[Start Working data]

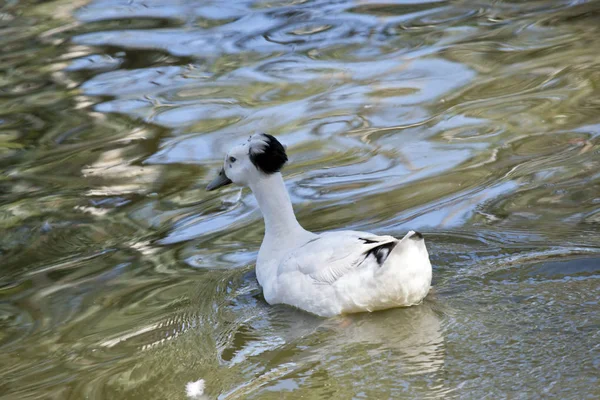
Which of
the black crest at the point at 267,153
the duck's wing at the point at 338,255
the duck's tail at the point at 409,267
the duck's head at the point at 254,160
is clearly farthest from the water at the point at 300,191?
the black crest at the point at 267,153

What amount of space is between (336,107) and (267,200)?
3.23 m

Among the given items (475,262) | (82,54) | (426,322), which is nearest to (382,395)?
(426,322)

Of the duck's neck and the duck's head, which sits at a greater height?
the duck's head

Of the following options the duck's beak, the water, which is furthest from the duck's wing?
the duck's beak

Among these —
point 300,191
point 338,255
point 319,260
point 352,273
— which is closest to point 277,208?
point 319,260

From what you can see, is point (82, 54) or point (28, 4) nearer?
point (82, 54)

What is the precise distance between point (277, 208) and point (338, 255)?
929 millimetres

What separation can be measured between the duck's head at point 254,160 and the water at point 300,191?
66 centimetres

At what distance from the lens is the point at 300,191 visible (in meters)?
7.86

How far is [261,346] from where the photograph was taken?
5422 millimetres

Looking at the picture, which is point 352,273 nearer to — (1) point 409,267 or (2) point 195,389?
(1) point 409,267

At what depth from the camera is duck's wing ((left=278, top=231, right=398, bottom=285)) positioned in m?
5.51

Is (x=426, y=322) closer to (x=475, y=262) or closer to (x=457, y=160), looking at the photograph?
(x=475, y=262)

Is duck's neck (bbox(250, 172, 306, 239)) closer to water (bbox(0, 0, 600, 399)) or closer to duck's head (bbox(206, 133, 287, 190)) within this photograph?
duck's head (bbox(206, 133, 287, 190))
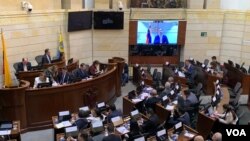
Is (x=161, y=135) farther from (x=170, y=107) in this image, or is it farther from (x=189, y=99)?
(x=189, y=99)

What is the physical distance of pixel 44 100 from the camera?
10102 millimetres

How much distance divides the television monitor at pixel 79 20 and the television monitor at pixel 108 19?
39cm

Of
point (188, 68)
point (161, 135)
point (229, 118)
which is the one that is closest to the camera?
point (161, 135)

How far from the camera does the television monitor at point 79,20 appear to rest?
50.6ft

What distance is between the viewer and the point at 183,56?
58.6 feet

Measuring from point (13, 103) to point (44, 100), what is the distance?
0.95 meters

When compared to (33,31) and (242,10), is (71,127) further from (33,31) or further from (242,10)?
(242,10)

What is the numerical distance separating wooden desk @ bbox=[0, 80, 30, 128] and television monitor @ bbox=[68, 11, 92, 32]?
6.25 metres

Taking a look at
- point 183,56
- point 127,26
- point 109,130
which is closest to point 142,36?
point 127,26

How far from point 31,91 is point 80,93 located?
1.69 meters

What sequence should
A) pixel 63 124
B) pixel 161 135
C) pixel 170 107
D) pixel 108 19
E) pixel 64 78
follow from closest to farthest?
pixel 161 135, pixel 63 124, pixel 170 107, pixel 64 78, pixel 108 19

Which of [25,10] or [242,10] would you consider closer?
[25,10]

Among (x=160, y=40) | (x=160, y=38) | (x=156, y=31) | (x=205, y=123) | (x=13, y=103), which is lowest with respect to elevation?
(x=205, y=123)

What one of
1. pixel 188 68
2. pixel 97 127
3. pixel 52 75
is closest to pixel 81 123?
pixel 97 127
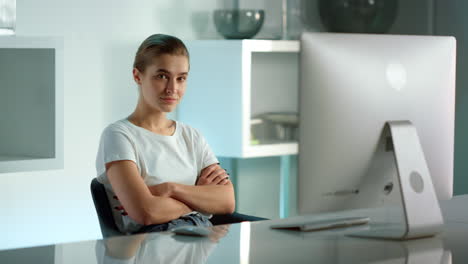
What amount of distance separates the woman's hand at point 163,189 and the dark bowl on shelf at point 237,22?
1.28m

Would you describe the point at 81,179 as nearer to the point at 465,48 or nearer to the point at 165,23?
the point at 165,23

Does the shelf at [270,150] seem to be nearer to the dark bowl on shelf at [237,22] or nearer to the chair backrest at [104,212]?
the dark bowl on shelf at [237,22]

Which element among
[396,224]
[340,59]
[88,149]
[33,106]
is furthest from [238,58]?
[340,59]

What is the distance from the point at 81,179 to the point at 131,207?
974mm

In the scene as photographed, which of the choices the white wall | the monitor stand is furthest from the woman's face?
the monitor stand

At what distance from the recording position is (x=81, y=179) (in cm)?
338

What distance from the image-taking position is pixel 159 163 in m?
2.61

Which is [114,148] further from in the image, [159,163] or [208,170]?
[208,170]

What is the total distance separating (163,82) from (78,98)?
0.74 metres

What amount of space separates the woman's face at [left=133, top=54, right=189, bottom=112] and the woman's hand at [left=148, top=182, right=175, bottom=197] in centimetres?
29

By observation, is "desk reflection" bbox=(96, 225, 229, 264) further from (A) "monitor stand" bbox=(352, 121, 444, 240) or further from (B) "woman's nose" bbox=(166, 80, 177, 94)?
(B) "woman's nose" bbox=(166, 80, 177, 94)

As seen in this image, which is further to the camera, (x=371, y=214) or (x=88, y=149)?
(x=88, y=149)

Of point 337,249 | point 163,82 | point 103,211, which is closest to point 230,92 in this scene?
point 163,82

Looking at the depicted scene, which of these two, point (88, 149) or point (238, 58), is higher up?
point (238, 58)
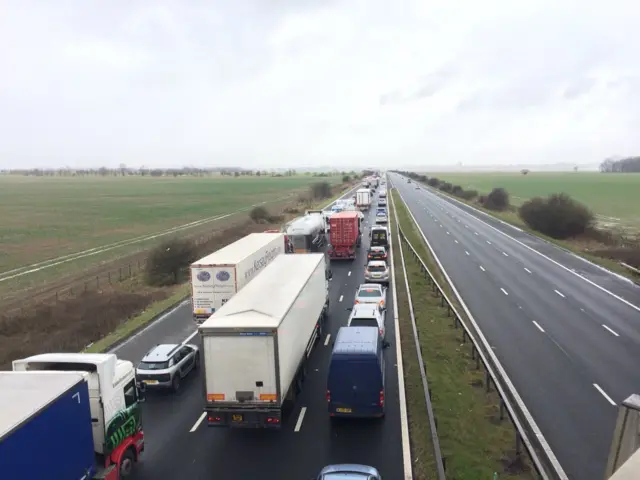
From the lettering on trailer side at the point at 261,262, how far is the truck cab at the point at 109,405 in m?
10.3

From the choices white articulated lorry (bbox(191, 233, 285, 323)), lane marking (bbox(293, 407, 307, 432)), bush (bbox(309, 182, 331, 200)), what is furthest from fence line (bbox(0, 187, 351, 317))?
bush (bbox(309, 182, 331, 200))

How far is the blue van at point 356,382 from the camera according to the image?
14.1 meters

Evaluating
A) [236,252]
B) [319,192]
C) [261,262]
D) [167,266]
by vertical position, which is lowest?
[167,266]

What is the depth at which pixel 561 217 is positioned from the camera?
5400 centimetres

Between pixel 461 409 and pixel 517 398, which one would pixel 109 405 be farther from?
pixel 517 398

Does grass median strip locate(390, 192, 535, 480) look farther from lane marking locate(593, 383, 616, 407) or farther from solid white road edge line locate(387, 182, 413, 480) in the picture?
lane marking locate(593, 383, 616, 407)

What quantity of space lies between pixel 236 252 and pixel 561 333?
1477cm

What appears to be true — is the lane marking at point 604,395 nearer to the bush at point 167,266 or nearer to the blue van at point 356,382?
the blue van at point 356,382

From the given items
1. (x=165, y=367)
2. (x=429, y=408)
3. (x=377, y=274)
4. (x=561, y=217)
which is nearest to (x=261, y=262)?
(x=377, y=274)

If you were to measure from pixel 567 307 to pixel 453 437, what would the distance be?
1618cm

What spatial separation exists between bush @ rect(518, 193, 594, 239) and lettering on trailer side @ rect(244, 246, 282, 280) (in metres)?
36.1

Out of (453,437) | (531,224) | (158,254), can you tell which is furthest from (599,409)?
(531,224)

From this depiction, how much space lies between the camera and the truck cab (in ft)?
36.9

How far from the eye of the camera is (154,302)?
3153 cm
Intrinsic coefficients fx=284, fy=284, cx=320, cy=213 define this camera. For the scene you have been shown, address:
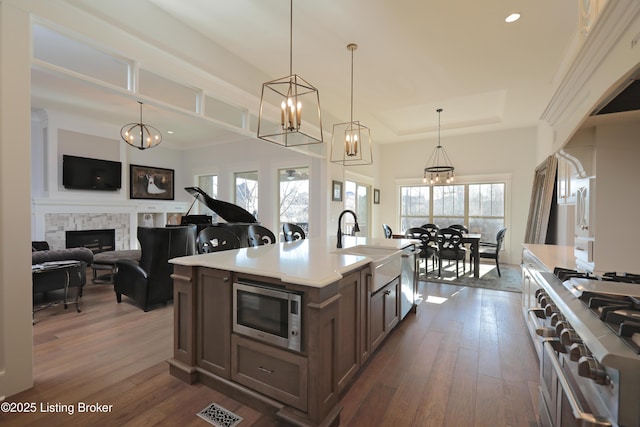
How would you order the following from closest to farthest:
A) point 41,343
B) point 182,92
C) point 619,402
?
point 619,402 < point 41,343 < point 182,92

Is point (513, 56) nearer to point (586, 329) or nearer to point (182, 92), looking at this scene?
point (586, 329)

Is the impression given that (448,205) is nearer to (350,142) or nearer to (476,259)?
(476,259)

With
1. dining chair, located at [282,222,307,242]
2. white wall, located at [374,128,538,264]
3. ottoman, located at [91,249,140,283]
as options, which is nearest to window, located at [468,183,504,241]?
white wall, located at [374,128,538,264]

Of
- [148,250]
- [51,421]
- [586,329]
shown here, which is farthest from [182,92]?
[586,329]

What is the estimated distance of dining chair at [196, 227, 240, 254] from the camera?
2.67 m

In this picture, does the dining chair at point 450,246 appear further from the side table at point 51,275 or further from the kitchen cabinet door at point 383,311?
the side table at point 51,275

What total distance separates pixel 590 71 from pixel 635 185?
35.3 inches

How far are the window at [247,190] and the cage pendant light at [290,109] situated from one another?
1767 millimetres

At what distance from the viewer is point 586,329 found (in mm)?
824

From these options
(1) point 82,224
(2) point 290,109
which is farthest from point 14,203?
(1) point 82,224

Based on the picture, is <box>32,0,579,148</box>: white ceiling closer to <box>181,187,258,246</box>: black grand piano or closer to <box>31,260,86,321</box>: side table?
<box>181,187,258,246</box>: black grand piano

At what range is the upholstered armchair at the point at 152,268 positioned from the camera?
3.45 m

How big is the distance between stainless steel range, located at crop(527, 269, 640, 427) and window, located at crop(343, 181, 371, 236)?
212 inches

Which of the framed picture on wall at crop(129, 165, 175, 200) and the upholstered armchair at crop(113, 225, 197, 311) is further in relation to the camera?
the framed picture on wall at crop(129, 165, 175, 200)
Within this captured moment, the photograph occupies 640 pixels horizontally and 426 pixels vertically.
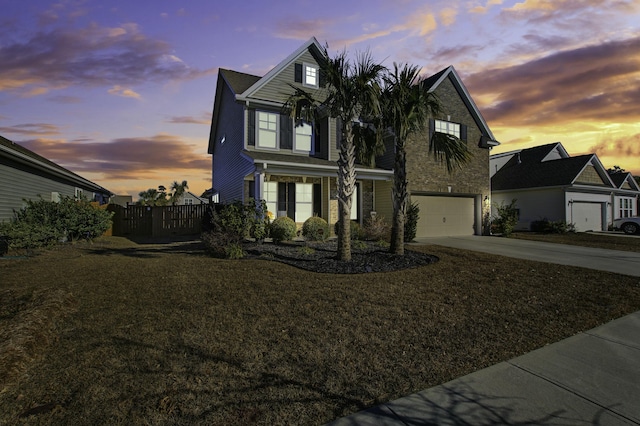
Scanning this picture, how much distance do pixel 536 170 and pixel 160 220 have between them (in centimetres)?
2558

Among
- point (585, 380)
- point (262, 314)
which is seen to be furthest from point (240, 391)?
point (585, 380)

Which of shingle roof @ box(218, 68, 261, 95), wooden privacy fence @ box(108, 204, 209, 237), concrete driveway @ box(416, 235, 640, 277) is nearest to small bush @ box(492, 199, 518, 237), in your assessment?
concrete driveway @ box(416, 235, 640, 277)

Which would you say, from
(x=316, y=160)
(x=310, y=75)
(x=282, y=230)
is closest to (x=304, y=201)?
(x=316, y=160)

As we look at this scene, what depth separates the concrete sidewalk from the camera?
2.79m

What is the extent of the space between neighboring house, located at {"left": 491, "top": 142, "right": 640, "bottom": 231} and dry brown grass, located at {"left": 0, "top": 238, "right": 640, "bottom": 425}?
657 inches

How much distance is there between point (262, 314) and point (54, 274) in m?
5.90

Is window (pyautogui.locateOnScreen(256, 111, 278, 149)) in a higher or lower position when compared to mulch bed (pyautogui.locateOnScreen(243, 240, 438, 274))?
higher

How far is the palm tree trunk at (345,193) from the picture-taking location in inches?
A: 358

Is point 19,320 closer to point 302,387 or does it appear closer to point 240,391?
point 240,391

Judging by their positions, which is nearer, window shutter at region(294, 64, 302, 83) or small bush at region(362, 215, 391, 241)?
small bush at region(362, 215, 391, 241)

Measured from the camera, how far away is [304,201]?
15.9 meters

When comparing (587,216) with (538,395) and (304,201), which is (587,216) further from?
(538,395)

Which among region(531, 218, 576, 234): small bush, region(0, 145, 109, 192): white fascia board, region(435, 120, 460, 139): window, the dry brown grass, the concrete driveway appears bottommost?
the dry brown grass

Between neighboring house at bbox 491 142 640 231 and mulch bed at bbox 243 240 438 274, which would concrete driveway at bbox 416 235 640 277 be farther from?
neighboring house at bbox 491 142 640 231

[End Working data]

◆ **To be done**:
In the data above, reproduce everything from the line containing "What separation can" down to the line containing "5422 millimetres", swapping "lens" for "camera" and leaving all else unchanged.

◆ **Exercise result**:
What separation can be measured between the duck's head at point 254,160 and the water at point 300,191?
66 centimetres

At what distance from the camera is the point at 300,191 visible (in meters)?
7.86

How far is [261,346] from where the photograph was taken?
5422 millimetres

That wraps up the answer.